On Friday, 14 December, 2018 23:49, Frank Millman <fr...@chagford.com> wrote:

> I know that floating point is not precise and not suitable for
> financial uses. 

This is debatable.  In the "old days" of what was called "fast floating point" 
it was certainly true since the epsilon of a "fast floating point" number is 
about 2.2e-08 which meant that representation errors became significant at 
about $1000.0000 assuming that the floating point operations were carried out 
to the maximum epsilon of the representation and with a maximum error of a 
single ULP (and the specifications did not require 1 ULP accuracy, the accuracy 
of the floating point calculations often being up to about 20 to 200 ULP even 
for simple arithmetic).  Add in the propensity for the proletariat to do 
questionable "rounding" of intermediates, and you quite quickly end up with 
huge errors.

Those of us who "cared" about accuracy bought computers with "math 
co-processors" that could perform proper floating point arithmetic in 
accordance with the IEEE-754 standard using "double precision" floating point 
numbers which had an epsilon of 2.22044604925031e-16 and guaranteed the 
accuracy of all arithmetic operations within 1 ULP (or even longer precision 
with the same 1 ULP guarantee).  These little devices would minimally DOUBLE 
the cost of the computer and cut its performance merely in half.

Outside of the scientific and engineering worlds this was little known and the 
MBA types would use inaccurate "fast floating point" and "intermediate 
rounding" to do monetary calculations with the expected result:  the answer was 
not that which what would be obtained via paper and pencil methods.  Due to the 
difficulties inherent in explaining the why and wherefor of this, the general 
proletariat simply summarized as "don't use floating point for money instead 
use paper and pencil methods such as scaled integer (fixed point) or packed BCD 
arithmetic" because it was much easier to remember than the actual reason for 
the difficulty, and generally cheaper (cost wise and compute time wise) than 
using "proper" floating point properly (plus the fact that a degree in 
mathematics and an understanding of how computers worked was not required, 
significantly reducing the cost of implementation).

Fast forward 25 years and you would these days be hard pressed to find a 
computer that DOES NOT use proper IEEE-754 floating point and that DOES NOT 
default to a minimum of double precision representation and that DOES NOT use 
extended precision internally to ensure that the 1 ULP guarantee is ensured.  
However, the memory of the proletariat is long:  Even though the original issue 
leading to the quaint "do not use floating point for money" aphorism no longer 
exists the problem of knowing "why this was so" still exists.  And the 
propensity to apply intermediate rounding still exists.

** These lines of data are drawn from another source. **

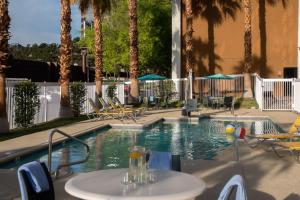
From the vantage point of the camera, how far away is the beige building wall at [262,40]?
32.7 m

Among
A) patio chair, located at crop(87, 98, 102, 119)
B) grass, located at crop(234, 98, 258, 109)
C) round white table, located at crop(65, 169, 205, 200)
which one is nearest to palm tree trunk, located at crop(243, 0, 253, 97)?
grass, located at crop(234, 98, 258, 109)

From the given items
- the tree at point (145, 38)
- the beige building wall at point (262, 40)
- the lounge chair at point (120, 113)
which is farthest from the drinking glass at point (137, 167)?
the tree at point (145, 38)

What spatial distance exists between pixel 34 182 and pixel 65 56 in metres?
16.3

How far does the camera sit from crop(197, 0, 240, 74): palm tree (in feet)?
109

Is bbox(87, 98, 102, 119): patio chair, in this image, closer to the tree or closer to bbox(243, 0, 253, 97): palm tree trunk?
bbox(243, 0, 253, 97): palm tree trunk

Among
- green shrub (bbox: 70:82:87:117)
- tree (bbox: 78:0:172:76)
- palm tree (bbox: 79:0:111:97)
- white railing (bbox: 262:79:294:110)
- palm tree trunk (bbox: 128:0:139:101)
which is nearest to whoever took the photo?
green shrub (bbox: 70:82:87:117)

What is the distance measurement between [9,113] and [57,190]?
9009 mm

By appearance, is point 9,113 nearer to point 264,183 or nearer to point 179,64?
point 264,183

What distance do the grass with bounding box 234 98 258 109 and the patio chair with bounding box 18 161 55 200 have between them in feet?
75.0

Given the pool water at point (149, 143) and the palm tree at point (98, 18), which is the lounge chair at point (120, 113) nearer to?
the pool water at point (149, 143)

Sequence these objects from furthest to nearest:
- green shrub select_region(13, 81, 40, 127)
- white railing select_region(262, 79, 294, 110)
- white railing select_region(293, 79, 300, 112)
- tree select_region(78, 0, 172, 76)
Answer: tree select_region(78, 0, 172, 76) < white railing select_region(262, 79, 294, 110) < white railing select_region(293, 79, 300, 112) < green shrub select_region(13, 81, 40, 127)

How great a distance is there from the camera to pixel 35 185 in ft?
15.4

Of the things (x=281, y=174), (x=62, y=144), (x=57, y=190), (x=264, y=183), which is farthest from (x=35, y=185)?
(x=62, y=144)

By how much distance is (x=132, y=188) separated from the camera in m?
4.44
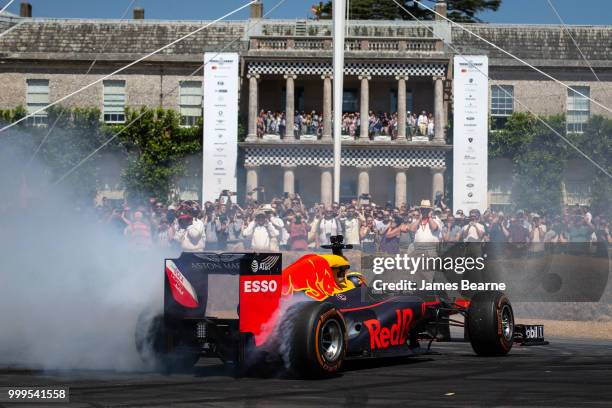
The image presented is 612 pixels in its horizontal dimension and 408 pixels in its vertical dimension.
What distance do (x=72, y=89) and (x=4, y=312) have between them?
45092mm

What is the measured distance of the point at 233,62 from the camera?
4884cm

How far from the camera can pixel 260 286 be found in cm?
1243

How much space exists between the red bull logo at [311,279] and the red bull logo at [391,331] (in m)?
0.64

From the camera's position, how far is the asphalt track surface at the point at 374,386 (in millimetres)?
10461

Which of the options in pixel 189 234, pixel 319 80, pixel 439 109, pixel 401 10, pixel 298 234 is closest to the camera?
pixel 189 234

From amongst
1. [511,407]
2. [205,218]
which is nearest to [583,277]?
[205,218]

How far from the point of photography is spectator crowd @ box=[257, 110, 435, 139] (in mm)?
54594

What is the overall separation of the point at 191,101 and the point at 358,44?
9.16 metres

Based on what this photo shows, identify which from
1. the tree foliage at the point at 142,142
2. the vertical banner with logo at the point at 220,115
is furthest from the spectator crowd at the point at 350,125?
the vertical banner with logo at the point at 220,115

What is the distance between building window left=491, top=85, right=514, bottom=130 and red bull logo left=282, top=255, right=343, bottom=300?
145 feet

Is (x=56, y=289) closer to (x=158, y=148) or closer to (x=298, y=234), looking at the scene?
(x=298, y=234)

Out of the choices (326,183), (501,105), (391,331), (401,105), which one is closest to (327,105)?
(401,105)
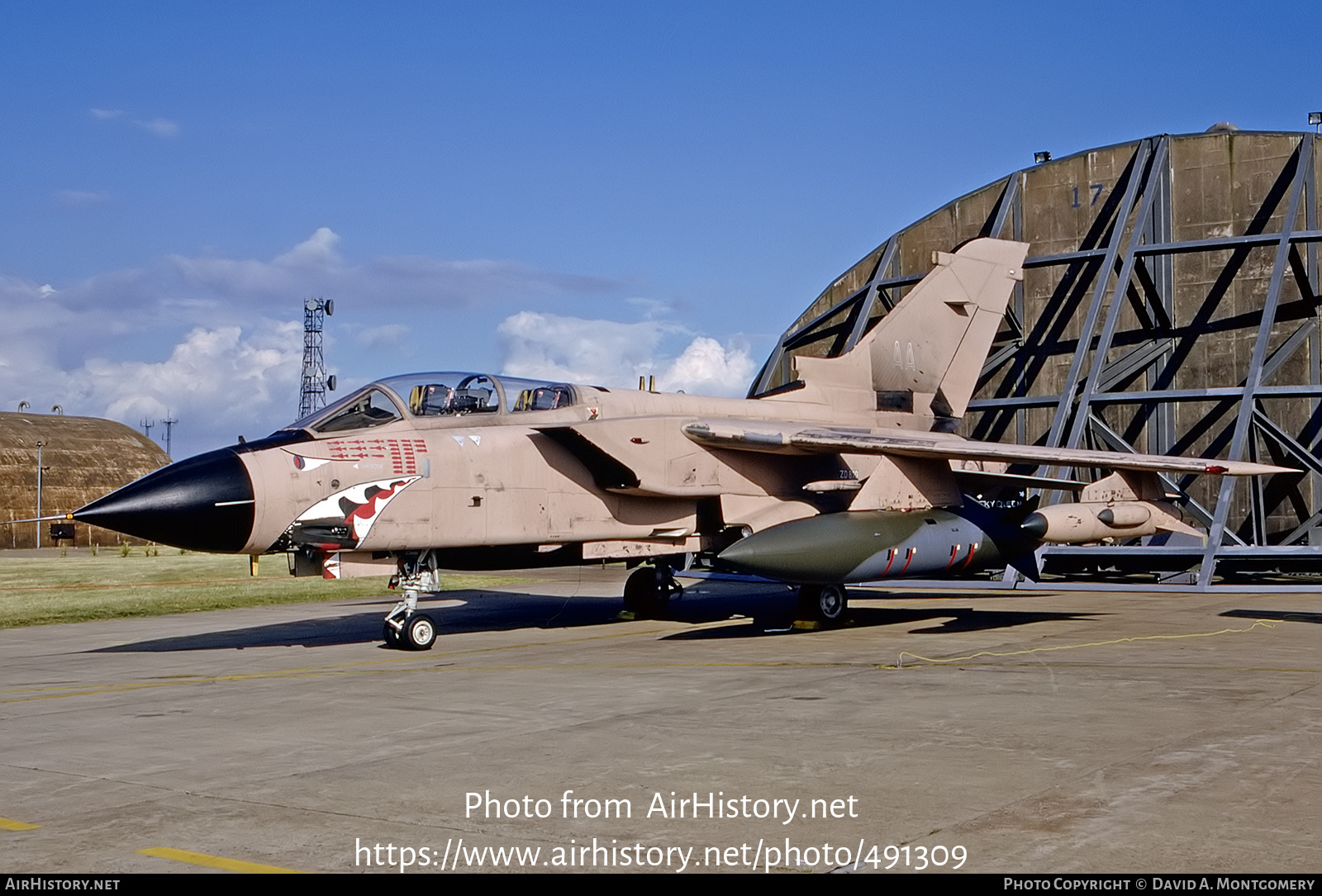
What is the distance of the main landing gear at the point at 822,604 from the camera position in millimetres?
15906

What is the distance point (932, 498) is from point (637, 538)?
405cm

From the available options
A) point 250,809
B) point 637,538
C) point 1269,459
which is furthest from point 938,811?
point 1269,459

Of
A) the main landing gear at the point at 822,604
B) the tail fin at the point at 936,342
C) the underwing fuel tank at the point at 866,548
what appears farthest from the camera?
the tail fin at the point at 936,342

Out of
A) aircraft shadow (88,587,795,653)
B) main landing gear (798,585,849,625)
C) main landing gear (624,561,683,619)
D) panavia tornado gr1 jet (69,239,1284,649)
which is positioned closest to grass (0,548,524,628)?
aircraft shadow (88,587,795,653)

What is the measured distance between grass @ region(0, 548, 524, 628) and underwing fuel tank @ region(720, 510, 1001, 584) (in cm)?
1012

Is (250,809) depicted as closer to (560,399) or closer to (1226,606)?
(560,399)

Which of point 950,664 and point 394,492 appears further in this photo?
point 394,492

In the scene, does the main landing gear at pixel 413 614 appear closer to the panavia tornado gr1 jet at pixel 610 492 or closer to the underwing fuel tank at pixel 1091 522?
the panavia tornado gr1 jet at pixel 610 492

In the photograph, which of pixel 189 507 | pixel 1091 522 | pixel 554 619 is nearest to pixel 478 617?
pixel 554 619

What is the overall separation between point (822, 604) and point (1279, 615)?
638cm

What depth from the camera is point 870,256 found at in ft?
96.2

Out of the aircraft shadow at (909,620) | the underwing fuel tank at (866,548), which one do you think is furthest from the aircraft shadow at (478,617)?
the underwing fuel tank at (866,548)

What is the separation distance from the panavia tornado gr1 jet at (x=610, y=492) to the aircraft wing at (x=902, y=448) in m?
0.04

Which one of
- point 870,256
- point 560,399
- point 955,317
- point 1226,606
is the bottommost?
point 1226,606
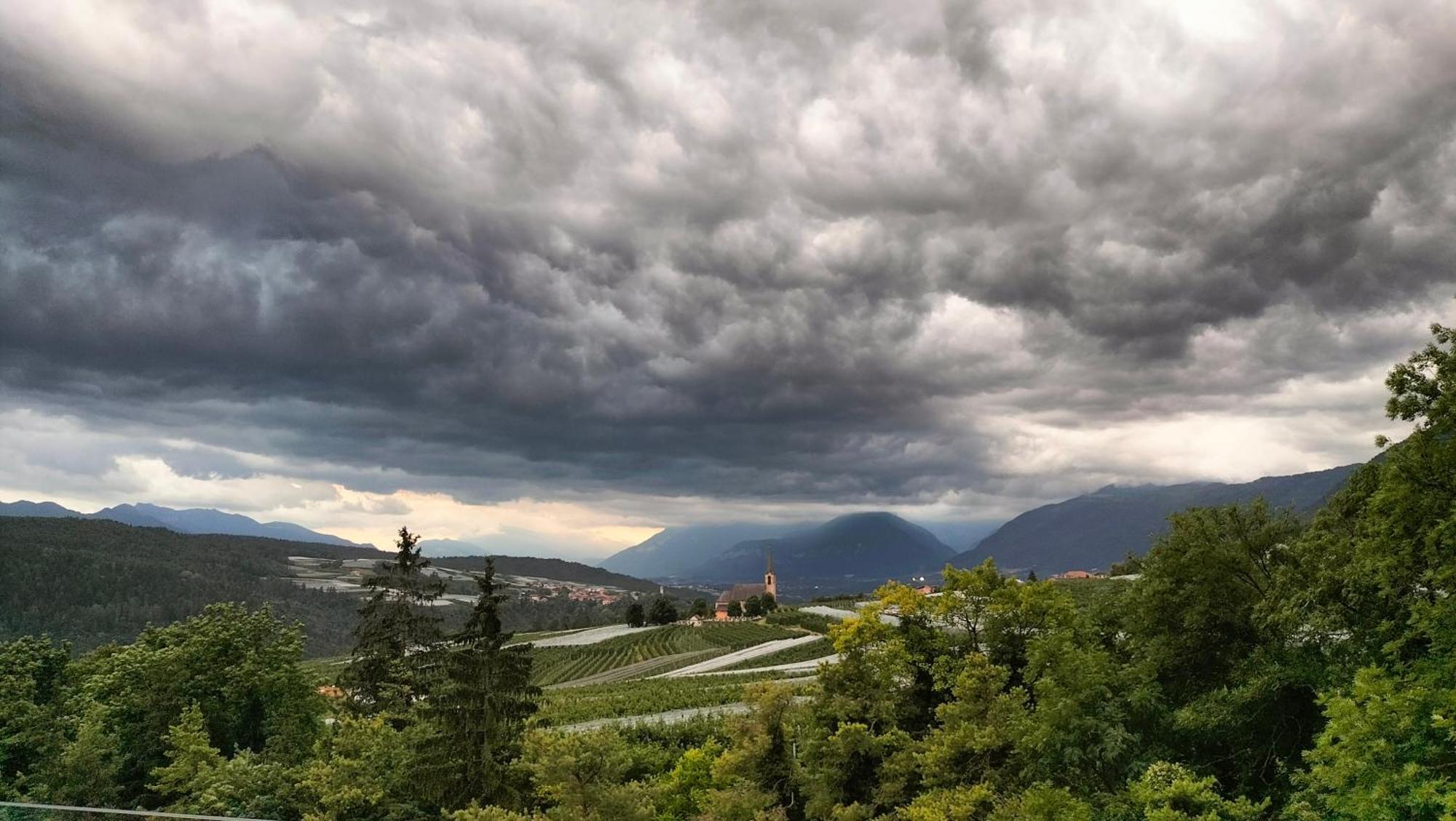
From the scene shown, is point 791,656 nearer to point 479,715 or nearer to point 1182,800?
point 479,715

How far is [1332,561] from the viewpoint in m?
28.1

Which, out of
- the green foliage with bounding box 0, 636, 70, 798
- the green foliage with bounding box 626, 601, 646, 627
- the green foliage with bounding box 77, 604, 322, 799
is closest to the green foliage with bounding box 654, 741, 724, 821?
the green foliage with bounding box 77, 604, 322, 799

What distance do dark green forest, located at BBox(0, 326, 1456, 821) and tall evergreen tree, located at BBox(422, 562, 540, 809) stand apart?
10cm

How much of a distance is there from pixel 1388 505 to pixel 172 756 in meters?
51.9

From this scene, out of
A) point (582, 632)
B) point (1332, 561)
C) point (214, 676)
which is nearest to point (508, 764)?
point (214, 676)

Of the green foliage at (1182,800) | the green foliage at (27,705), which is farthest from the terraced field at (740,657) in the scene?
the green foliage at (1182,800)

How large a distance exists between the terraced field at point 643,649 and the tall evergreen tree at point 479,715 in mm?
81677

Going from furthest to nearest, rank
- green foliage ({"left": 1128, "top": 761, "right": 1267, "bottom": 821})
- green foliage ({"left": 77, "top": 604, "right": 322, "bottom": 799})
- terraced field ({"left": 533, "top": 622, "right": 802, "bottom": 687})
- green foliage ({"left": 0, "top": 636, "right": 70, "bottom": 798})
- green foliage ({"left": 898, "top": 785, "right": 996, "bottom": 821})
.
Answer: terraced field ({"left": 533, "top": 622, "right": 802, "bottom": 687}) → green foliage ({"left": 77, "top": 604, "right": 322, "bottom": 799}) → green foliage ({"left": 0, "top": 636, "right": 70, "bottom": 798}) → green foliage ({"left": 898, "top": 785, "right": 996, "bottom": 821}) → green foliage ({"left": 1128, "top": 761, "right": 1267, "bottom": 821})

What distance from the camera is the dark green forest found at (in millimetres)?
24016

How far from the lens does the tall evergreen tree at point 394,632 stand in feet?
154

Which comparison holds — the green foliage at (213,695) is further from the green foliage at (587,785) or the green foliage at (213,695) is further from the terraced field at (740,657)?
the terraced field at (740,657)

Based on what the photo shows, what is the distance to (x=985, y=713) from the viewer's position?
33.9 metres

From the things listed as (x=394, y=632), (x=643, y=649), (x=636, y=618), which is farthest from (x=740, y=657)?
(x=636, y=618)

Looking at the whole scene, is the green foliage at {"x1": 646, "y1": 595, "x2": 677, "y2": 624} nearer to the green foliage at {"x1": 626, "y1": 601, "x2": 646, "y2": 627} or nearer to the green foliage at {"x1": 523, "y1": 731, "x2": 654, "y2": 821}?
the green foliage at {"x1": 626, "y1": 601, "x2": 646, "y2": 627}
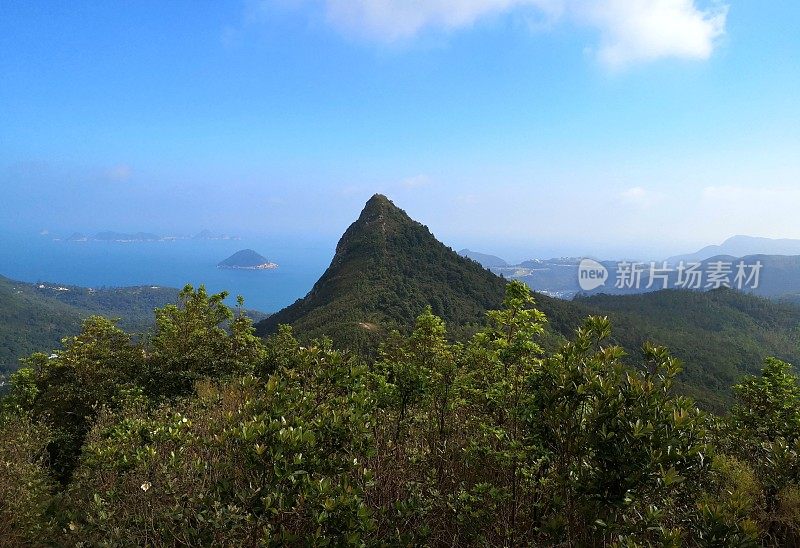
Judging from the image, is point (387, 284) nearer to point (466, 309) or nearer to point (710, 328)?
point (466, 309)

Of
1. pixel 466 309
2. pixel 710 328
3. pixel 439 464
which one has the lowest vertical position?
pixel 710 328

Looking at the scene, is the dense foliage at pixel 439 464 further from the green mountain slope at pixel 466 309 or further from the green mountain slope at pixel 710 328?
the green mountain slope at pixel 710 328

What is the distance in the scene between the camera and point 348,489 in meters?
3.74

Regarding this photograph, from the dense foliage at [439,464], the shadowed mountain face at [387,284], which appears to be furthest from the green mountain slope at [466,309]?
the dense foliage at [439,464]

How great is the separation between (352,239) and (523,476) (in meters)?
102

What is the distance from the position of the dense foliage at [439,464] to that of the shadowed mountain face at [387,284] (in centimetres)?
4452

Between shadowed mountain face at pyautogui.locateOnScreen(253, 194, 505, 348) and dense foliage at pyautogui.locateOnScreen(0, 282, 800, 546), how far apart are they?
44521 millimetres

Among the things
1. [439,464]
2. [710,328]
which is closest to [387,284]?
[439,464]

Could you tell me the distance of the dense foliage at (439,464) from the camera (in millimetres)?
3779

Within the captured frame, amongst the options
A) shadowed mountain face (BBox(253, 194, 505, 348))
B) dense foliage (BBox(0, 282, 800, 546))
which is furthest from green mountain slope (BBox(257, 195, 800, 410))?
dense foliage (BBox(0, 282, 800, 546))

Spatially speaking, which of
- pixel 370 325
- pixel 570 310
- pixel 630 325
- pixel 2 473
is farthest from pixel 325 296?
pixel 2 473

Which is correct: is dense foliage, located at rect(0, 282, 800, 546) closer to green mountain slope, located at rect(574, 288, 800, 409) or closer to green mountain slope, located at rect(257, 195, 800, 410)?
green mountain slope, located at rect(257, 195, 800, 410)

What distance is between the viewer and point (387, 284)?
85625 millimetres

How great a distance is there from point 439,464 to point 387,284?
78309 mm
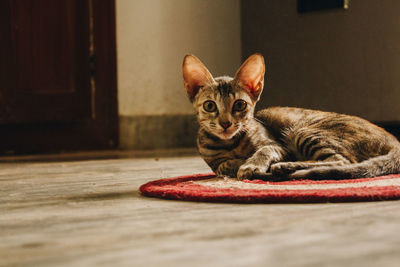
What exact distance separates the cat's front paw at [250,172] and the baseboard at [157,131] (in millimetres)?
2549

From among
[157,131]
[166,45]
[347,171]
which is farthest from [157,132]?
[347,171]

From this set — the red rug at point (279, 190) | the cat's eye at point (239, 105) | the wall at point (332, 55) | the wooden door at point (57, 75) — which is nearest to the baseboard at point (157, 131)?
the wooden door at point (57, 75)

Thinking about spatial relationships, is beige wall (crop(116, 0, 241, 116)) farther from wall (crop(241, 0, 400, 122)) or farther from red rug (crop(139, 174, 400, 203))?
red rug (crop(139, 174, 400, 203))

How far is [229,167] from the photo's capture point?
2043 mm

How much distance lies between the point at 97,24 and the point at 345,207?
329cm

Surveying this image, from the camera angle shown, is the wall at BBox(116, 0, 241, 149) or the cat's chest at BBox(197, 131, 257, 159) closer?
the cat's chest at BBox(197, 131, 257, 159)

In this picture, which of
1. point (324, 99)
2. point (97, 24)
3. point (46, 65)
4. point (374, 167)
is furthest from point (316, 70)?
point (374, 167)

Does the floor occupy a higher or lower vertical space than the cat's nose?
lower

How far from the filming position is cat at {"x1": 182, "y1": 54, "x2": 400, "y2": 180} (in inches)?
76.3

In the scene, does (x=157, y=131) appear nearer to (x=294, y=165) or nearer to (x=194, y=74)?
(x=194, y=74)

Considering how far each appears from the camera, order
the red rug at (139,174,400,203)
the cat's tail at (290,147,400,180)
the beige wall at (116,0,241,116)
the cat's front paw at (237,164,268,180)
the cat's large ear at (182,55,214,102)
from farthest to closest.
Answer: the beige wall at (116,0,241,116), the cat's large ear at (182,55,214,102), the cat's front paw at (237,164,268,180), the cat's tail at (290,147,400,180), the red rug at (139,174,400,203)

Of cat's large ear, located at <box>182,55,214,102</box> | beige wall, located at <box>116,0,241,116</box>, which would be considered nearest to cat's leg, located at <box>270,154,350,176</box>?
cat's large ear, located at <box>182,55,214,102</box>

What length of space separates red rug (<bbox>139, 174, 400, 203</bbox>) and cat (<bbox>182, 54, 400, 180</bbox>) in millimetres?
101

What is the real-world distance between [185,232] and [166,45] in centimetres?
348
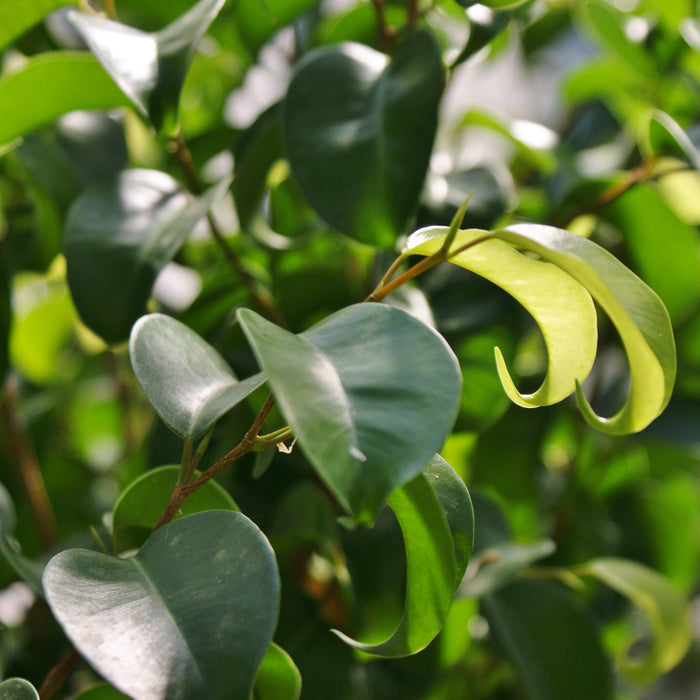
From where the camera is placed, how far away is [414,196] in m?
0.36

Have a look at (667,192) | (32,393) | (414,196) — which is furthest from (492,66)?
(32,393)

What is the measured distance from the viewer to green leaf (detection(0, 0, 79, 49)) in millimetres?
412

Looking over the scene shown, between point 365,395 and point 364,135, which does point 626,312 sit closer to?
point 365,395

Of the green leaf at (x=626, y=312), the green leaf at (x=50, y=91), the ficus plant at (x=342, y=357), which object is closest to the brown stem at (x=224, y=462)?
the ficus plant at (x=342, y=357)

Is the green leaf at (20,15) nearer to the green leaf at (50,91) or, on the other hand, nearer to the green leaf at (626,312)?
the green leaf at (50,91)

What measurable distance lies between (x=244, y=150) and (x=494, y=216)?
0.17m

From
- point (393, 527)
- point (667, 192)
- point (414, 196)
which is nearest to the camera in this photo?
point (414, 196)

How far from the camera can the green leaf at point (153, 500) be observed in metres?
0.31

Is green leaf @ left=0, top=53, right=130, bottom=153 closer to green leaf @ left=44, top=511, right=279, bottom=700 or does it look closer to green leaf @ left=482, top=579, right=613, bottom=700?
green leaf @ left=44, top=511, right=279, bottom=700

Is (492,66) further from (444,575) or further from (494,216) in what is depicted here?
(444,575)

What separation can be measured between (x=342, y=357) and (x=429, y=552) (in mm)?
90

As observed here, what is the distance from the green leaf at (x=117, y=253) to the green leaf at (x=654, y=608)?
0.35 meters

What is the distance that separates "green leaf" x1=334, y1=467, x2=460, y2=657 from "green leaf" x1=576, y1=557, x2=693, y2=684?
25cm

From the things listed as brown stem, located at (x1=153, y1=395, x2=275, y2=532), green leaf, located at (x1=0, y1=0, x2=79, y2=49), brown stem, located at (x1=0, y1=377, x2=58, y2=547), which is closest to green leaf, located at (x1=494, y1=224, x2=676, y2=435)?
brown stem, located at (x1=153, y1=395, x2=275, y2=532)
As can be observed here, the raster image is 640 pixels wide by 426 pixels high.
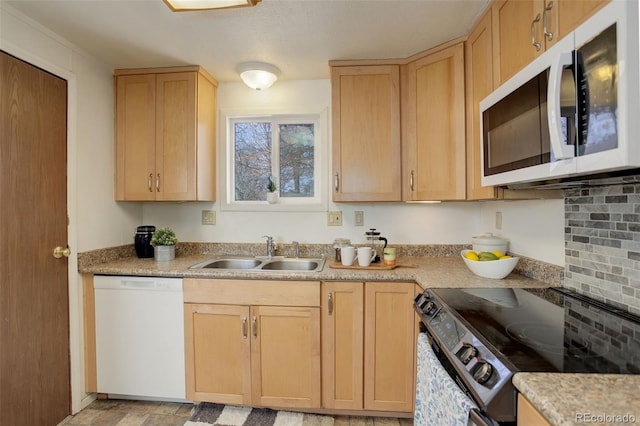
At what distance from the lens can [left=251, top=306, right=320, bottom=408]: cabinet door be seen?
173cm

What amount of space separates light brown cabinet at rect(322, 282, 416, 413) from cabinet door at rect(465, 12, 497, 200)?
66cm

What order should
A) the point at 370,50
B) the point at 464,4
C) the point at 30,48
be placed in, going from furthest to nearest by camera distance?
the point at 370,50 < the point at 30,48 < the point at 464,4

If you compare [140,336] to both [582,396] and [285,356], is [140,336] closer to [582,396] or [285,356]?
[285,356]

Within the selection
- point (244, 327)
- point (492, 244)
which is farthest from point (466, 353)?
point (244, 327)

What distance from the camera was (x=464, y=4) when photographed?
146 cm

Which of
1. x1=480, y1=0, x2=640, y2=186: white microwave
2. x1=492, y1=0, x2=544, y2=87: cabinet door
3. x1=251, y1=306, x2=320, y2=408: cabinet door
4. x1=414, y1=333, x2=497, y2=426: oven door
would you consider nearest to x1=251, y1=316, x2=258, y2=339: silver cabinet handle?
x1=251, y1=306, x2=320, y2=408: cabinet door

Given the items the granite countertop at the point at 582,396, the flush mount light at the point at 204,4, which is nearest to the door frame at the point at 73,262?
the flush mount light at the point at 204,4

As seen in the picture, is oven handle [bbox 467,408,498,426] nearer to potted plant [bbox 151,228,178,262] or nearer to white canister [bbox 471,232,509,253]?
white canister [bbox 471,232,509,253]

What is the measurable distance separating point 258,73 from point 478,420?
2141 mm

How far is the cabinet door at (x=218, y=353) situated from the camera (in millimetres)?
1760

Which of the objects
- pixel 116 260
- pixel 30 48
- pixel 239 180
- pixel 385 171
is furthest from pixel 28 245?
pixel 385 171

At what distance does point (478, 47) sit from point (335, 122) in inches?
35.2

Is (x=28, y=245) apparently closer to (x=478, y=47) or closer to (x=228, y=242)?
(x=228, y=242)

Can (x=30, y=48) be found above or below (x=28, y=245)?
above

> Even so, I am curious about the following -

>SQLite version 3.26.0 2018-12-01 12:34:55
>Enter ".help" for usage hints.
>Connected to a transient in-memory database.
>Use ".open FILENAME" to reopen on a persistent database.
>sqlite> .open /sqlite_db/ccc
>sqlite> select sum(amount_cust) from ar_trans where cust_row_id = 4
>and tran_date between '2015-05-01' and '2015-05-31';
>211496.26

>Python 3.7.0 (v3.7.0:1bf9cc5093, Jun 27 2018, 04:59:51) [MSC v.1914
>64 bit (AMD64)] on win32
>Type "help", "copyright", "credits" or "license" for more
>information.
>>>> import sqlite3
>>>> sqlite3.sqlite_version
>'3.26.0'
>>>> conn = sqlite3.connect('/sqlite_db/ccc')
>>>> cur = conn.cursor()
>>>> cur.execute("select sum(amount_cust) from ar_trans where
>cust_row_id = 4 and tran_date between '2015-05-01' and '2015-05-31'")
><sqlite3.Cursor object at 0x000002C1D6BBCF80>
>>>> cur.fetchone()
>(211496.25999999992,)

>With the same version of sqlite3 and the same select statement, why
>does python return a different result from sqlite3.exe?

They do not.  The value is the same.  The SQLite3 shell is simply applying some 
type of "rounding for display" which is using different rules than the 
"rounding for display" that is being used by the Python interpreter.  

Neither is the "actual value" but is a base-10 aproximate representation of the 
base-2 number.

Given that the number is an IEEE-754 double precision floating point number 
with a 53 bit mantissa, Python is displaying the number rounded to 17 digits of 
base-10 decimal precision, and the SQLite3 interpreter is "rounding out" the 
result to 8 digits of base-10 decimal precision.

---
The fact that there's a Highway to Hell but only a Stairway to Heaven says a 
lot about anticipated traffic volume.